Sasha Lilley: As I believe this is the last day for this conversation, I think these are some very good thoughts to end on, W. We know that there are other—richer—ways of organizing our lives, based on sharing and equality, and even small actions in our neighborhoods or workplaces can remind us of this. The system we live under may seem permanent and immutable, but it’s not. That’s easy to forget, but we shouldn’t.

Going back to a question T and you posed earlier, I don’t think that the size and diversity of the United States are the reasons that the commons are so eroded here and that individuals often treat poorly what remains. I believe it has to do with the very different trajectories of the left and right in a country like Sweden compared to the US, and the ways that neoliberalism reverberates and is enlaced with the values and contours of our everyday lives. I’d wager that you’d probably find a greater commitment to the commons in India, an incredibly large and diverse country, where neoliberalism is more recently established.

(On a slightly different note, I recently finished reading Henning Mankell’s The Man from Beijing. Is there any particular book that you would recommend by him that you think captures Swedish anxieties? I’m now on to Ian Rankin, who writes about social issues—in the case of my current choice, the speculative property boom and bust in Edinburgh—through the medium of crime fiction. I’m well aware that there are lots of rightwing crime fiction writers, but it’s heartening to realize that some of the bestselling authors in the world these days are lefties.)

Sasha Lilley: I want to thank all of you for participating in this conversation with me over the past two weeks. It’s been a great pleasure and privilege to engage with you. I especially want to thank Angie, Julie, and David for setting it up and leading the charge.

Although some of my conclusions may appear a bit bleak, I’m actually hopeful—perhaps by temperament —about the potential for social change.
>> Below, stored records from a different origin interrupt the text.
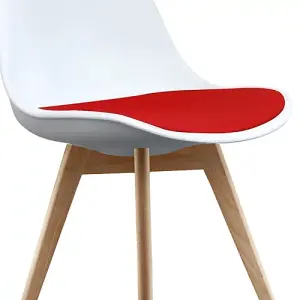 Soho White & Red Plastic Dining Chair with Squared Light Wood Legs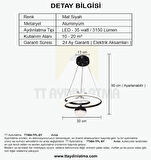 TT404-TPL-SY TT Aydınlatma Göz Modeli Mat Siyah Tek Toplu 3 Renk Modüllü Ledli Avize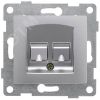 GUSI Ugra механизм розетки  компьютерной RJ45, одинарной, скрытая установка.  Цвет серебро. GUSI Electric С11К1-004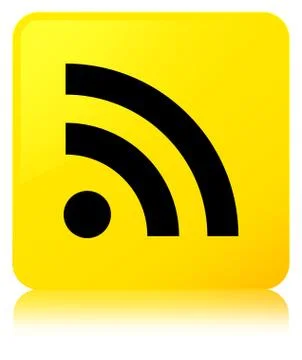 RSS icon yellow square button Stock Illustration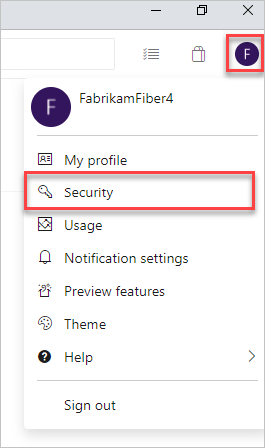 Select from your profile dropdown menu, Security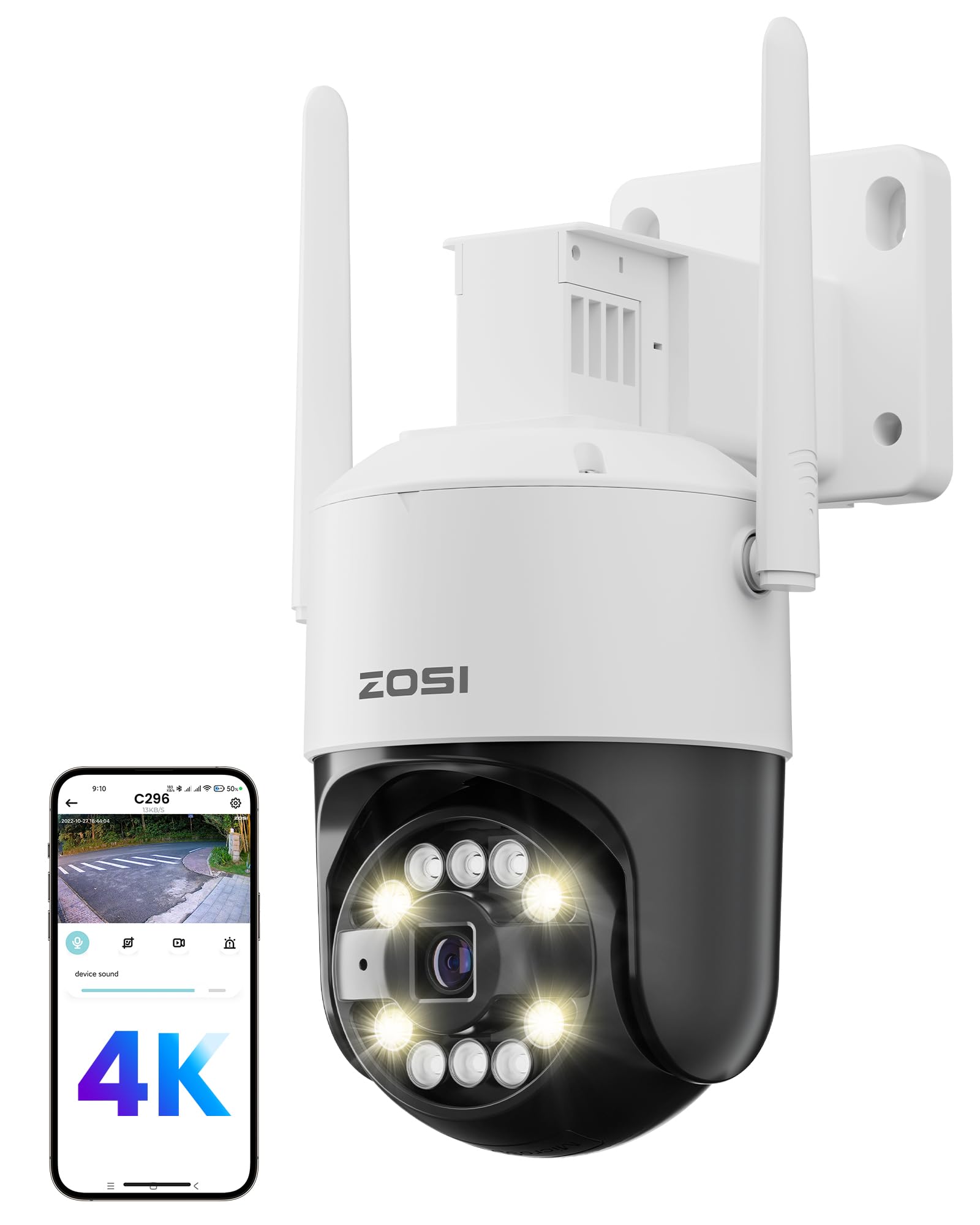 Zosi Telecamera Sorveglianza WiFi Esterna 4K PTZ 360°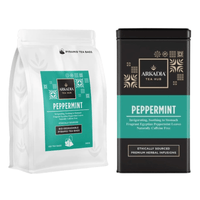 Thumbnail for Pyramid Tea Bags and Arkadia Tea Hub Peppermint herbal infusion packages shown side by side on a white background.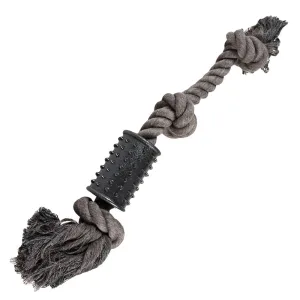 Knotenseil ECO mit Zylinder Schwarz – Hundespielzeug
Moments of rupture can materialize from protracted dark times and I think there is a great deal of promise, as well as peril, in these years ahead.

Angie Coiro: Sasha, you’ve been marvelous. I’m so glad the Inkwell team set this up. It’s a real treat to see your depth of thought and benefit from your knowledge.

I’m especially encouraged at your answer to my last question. Historical proof that conditions like these have been overcome lends some relief to the bleakness you refer to, and that I’m sure affects us all from time to time.

I wish you the best of luck at KPFA, with your show and with the situation overall there. Thanks again!

MM: Thank you very much—I haven’t been able to participate much, but this has been a very interesting read. And we share tastes in crime fiction.

DW: Sasha you should stick around the Well a little. Check out the crime fiction conference. I’m sure people there would like some injection of political content into the discussions of crime fiction.

GW: Sasha, Angie—this has been very thought provoking. Thank you.

TN: No way can this be over already! We’re just getting started. Sasha, thanks for such a great book and discussion with us . . . You’ve made me think, go to the bookstore and read up, and broken some of my boxes. All good and very refreshing for me . . . thanks so much and blessings on all you do.